Saved data entries:
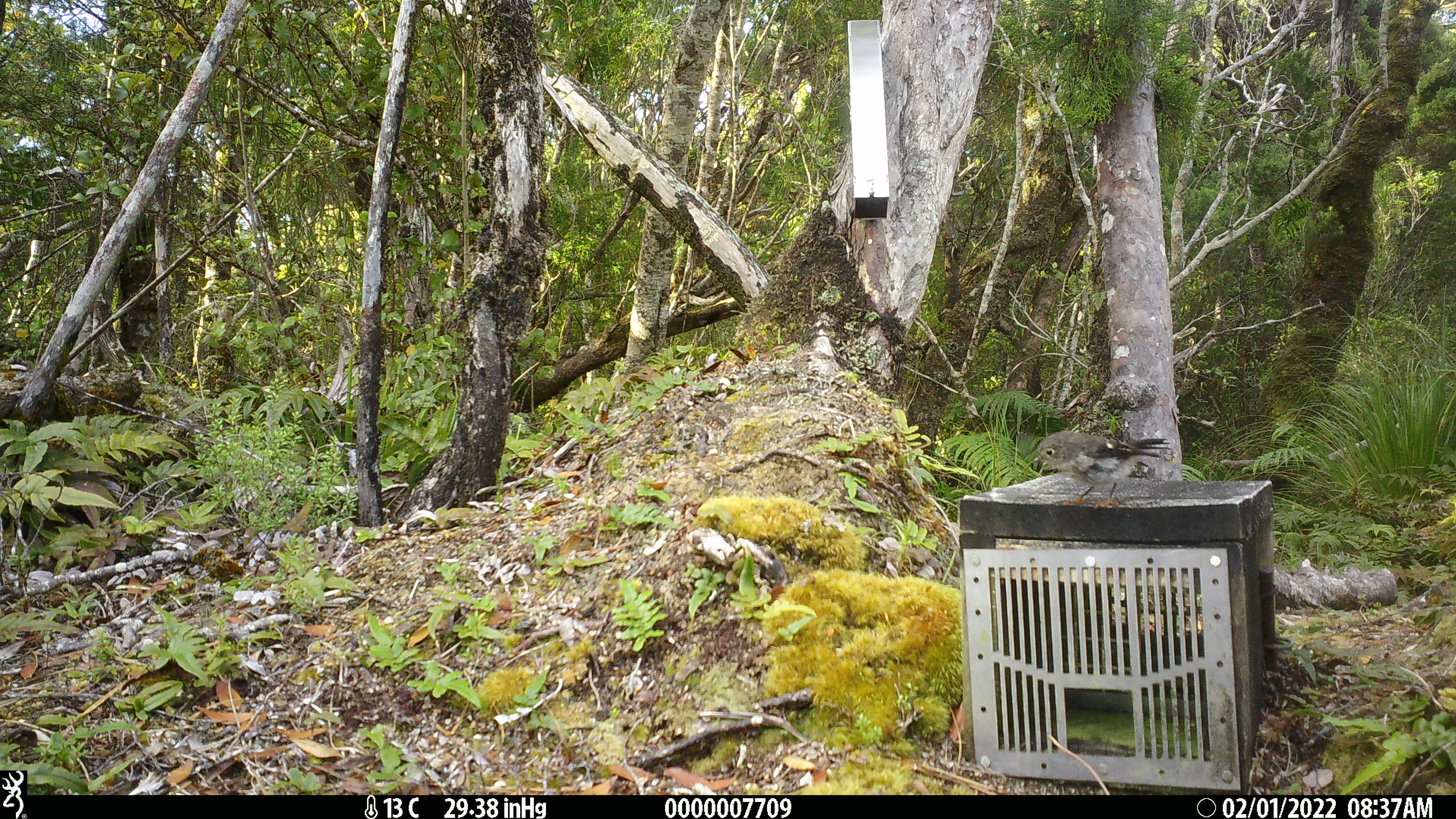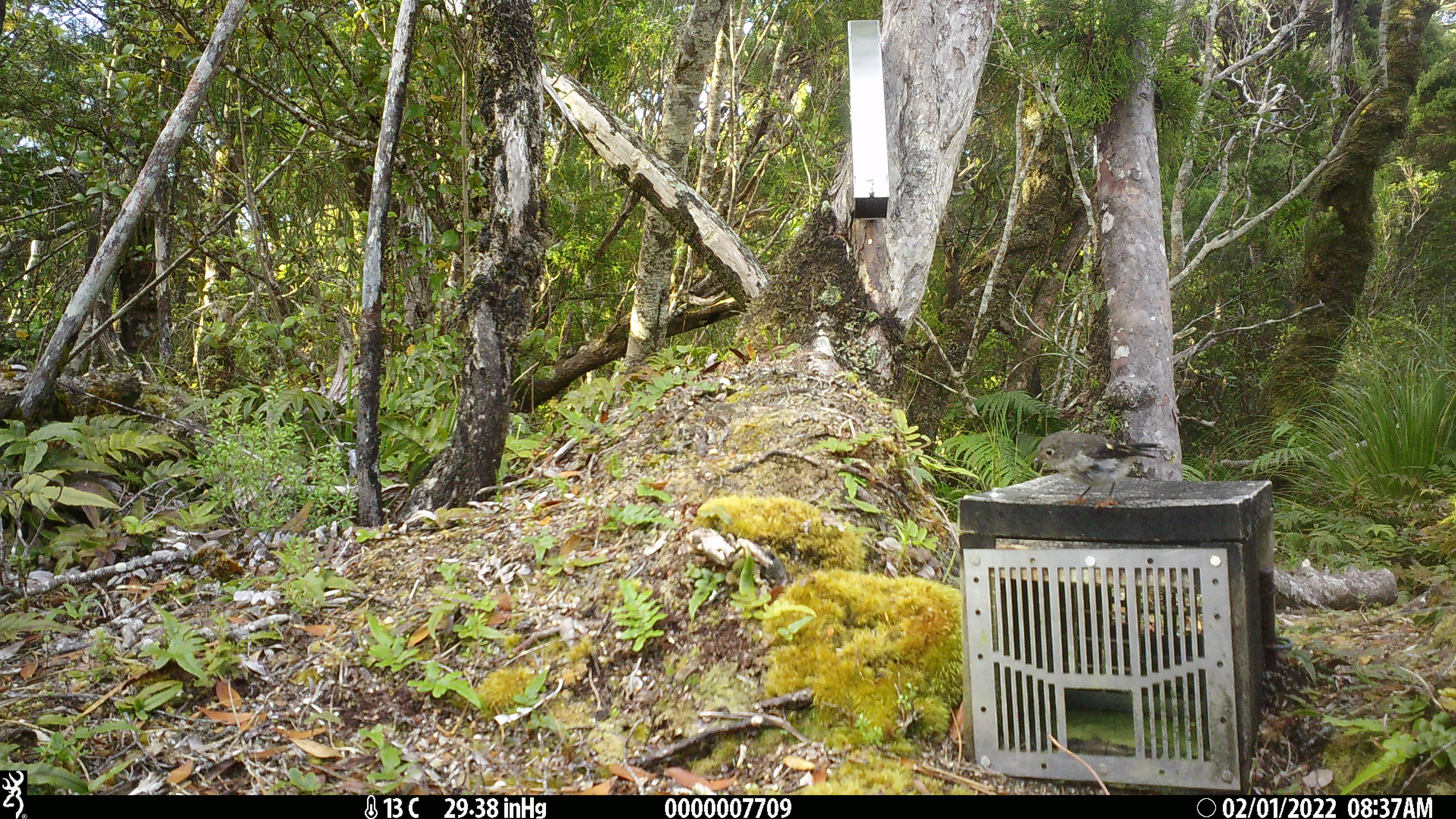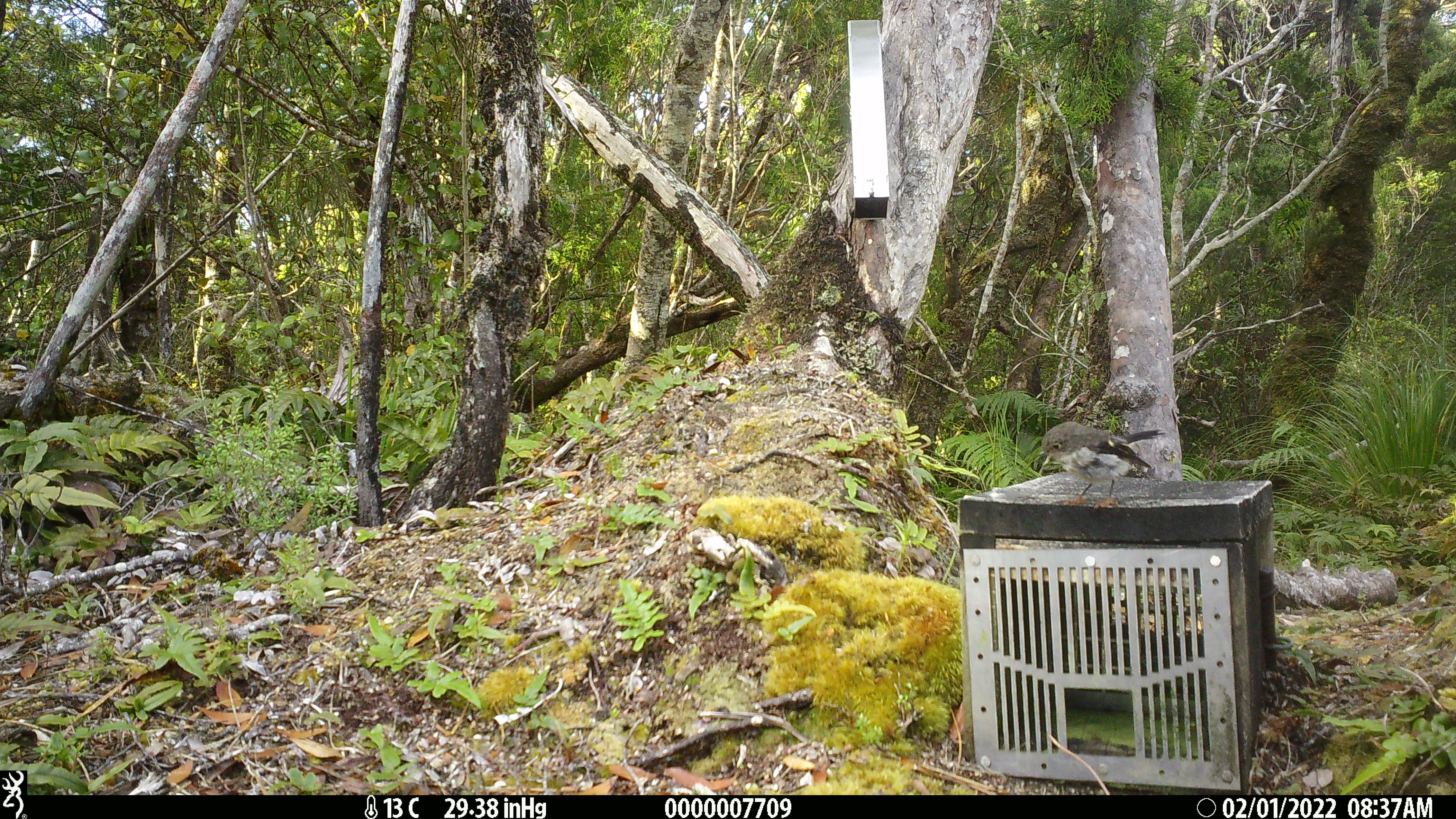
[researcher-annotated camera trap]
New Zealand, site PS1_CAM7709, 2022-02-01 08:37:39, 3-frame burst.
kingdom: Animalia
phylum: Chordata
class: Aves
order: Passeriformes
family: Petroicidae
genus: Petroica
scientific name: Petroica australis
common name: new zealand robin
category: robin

> [Your assignment]
A faithful reproduction of every entry, with no pictures, is the expected answer.

> [Task response]
[researcher-annotated camera trap]
New Zealand, site PS1_CAM7709, 2022-02-01 08:37:39, 3-frame burst.
kingdom: Animalia
phylum: Chordata
class: Aves
order: Passeriformes
family: Petroicidae
genus: Petroica
scientific name: Petroica australis
common name: new zealand robin
category: robin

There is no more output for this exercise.